◆ EXCERPT PROVIDED:
All postoperative measures were assessed at 4 visits: 1 day (1D), 3–4 days (3D), 7–10 days (1 week), and 7–9 weeks (8 weeks) after surgery except ECC, which was assessed at 1 week and 8 weeks. Safety evaluation included adverse event rates, slit-lamp examination, intraocular pressure (IOP), manifest subjective refraction, and concomitant treatment.

Surgically induced astigmatism was defined as the vector difference between the baseline and postoperative astigmatic correction vectors and was calculated as follows:

C y l 0 2 + C y l 2 − 2 × C y l 0 × C y l × cos ( θ ) , where

Cyl0 = baseline cylinder,

Cyl = postoperative cylinder,

and θ = 2x (baseline cylindrical axis – postoperative cylindrical axis).

Anterior chamber inflammation was to be measured by laser cell flare meter and anterior chamber stability assessed by the investigator according to an evaluation scale.

◆ TASK SET:
- 1) According to the postoperative assessment excerpt, at which visits was ECC assessed?
- 2) Transcribe the postoperative assessment excerpt word for word, starting at "C y l 0 2 +" and ending at "postoperative cylindrical axis).".

◆ RECORDED DATA:
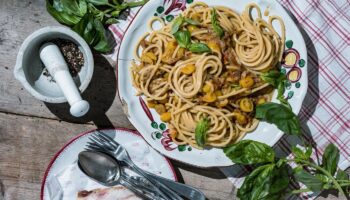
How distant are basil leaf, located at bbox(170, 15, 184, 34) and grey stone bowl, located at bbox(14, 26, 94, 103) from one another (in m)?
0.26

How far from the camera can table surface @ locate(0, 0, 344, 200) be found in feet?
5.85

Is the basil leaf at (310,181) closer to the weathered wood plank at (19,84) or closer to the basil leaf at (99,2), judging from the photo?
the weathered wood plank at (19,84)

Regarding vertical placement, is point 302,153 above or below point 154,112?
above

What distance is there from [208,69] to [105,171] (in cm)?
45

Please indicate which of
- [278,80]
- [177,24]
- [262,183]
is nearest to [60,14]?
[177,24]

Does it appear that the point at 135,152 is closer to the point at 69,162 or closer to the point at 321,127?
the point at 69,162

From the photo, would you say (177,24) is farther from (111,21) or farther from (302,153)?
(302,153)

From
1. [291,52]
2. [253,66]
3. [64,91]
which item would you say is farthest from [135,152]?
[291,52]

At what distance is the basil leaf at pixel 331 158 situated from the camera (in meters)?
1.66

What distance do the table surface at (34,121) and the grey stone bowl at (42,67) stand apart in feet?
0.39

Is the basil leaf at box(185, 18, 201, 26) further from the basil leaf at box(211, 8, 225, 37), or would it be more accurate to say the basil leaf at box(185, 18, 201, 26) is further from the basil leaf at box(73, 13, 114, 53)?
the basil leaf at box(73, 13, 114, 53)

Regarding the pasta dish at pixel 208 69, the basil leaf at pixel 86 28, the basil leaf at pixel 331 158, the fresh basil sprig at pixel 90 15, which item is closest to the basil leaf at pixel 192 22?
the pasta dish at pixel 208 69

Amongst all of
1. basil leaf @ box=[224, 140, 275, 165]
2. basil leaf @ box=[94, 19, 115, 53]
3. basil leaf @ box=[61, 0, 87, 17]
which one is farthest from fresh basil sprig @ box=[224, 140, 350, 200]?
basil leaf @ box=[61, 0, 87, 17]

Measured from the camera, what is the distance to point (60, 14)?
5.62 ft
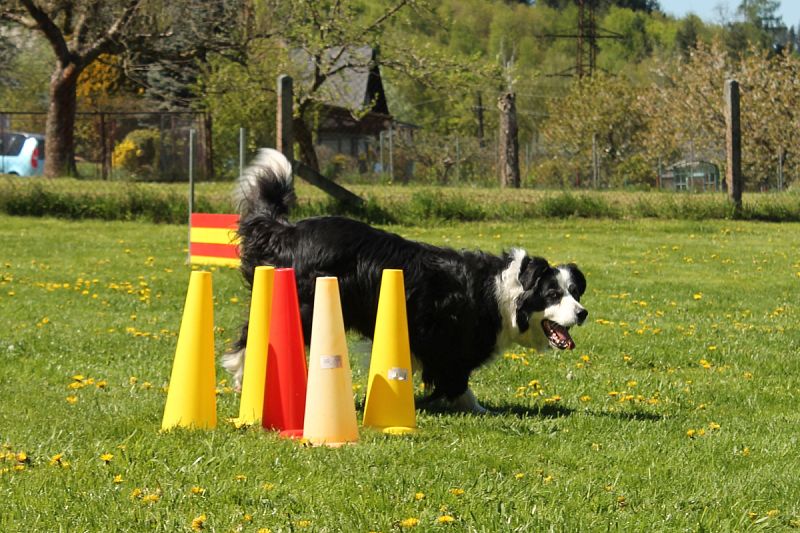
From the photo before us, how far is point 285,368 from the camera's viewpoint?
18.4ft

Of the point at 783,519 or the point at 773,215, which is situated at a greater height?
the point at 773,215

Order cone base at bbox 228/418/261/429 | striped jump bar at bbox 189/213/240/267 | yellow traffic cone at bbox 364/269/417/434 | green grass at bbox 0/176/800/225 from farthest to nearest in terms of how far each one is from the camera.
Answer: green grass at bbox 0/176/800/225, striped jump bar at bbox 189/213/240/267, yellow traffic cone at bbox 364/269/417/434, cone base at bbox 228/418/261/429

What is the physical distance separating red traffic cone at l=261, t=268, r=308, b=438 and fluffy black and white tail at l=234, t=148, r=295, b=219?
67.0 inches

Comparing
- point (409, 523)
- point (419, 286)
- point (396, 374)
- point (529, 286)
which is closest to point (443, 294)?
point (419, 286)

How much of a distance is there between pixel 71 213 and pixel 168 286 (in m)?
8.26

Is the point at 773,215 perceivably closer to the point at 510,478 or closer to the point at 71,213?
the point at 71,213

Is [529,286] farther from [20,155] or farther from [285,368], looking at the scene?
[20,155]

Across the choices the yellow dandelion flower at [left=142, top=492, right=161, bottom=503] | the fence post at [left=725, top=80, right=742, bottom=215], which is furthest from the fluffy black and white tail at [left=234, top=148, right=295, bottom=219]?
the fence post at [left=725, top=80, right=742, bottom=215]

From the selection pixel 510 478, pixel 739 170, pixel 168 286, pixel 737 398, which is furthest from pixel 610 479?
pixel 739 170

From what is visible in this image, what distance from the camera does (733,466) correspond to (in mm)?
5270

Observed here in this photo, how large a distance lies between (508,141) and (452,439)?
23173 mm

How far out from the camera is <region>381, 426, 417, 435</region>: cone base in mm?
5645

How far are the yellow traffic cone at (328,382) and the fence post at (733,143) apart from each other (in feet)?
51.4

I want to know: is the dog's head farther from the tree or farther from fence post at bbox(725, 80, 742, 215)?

◆ ANSWERS GIVEN:
- 1) ECC was assessed at 1 week and 8 weeks after surgery.

- 2)
C y l 0 2 + C y l 2 − 2 × C y l 0 × C y l × cos ( θ ) , where

Cyl0 = baseline cylinder,

Cyl = postoperative cylinder,

and θ = 2x (baseline cylindrical axis – postoperative cylindrical axis).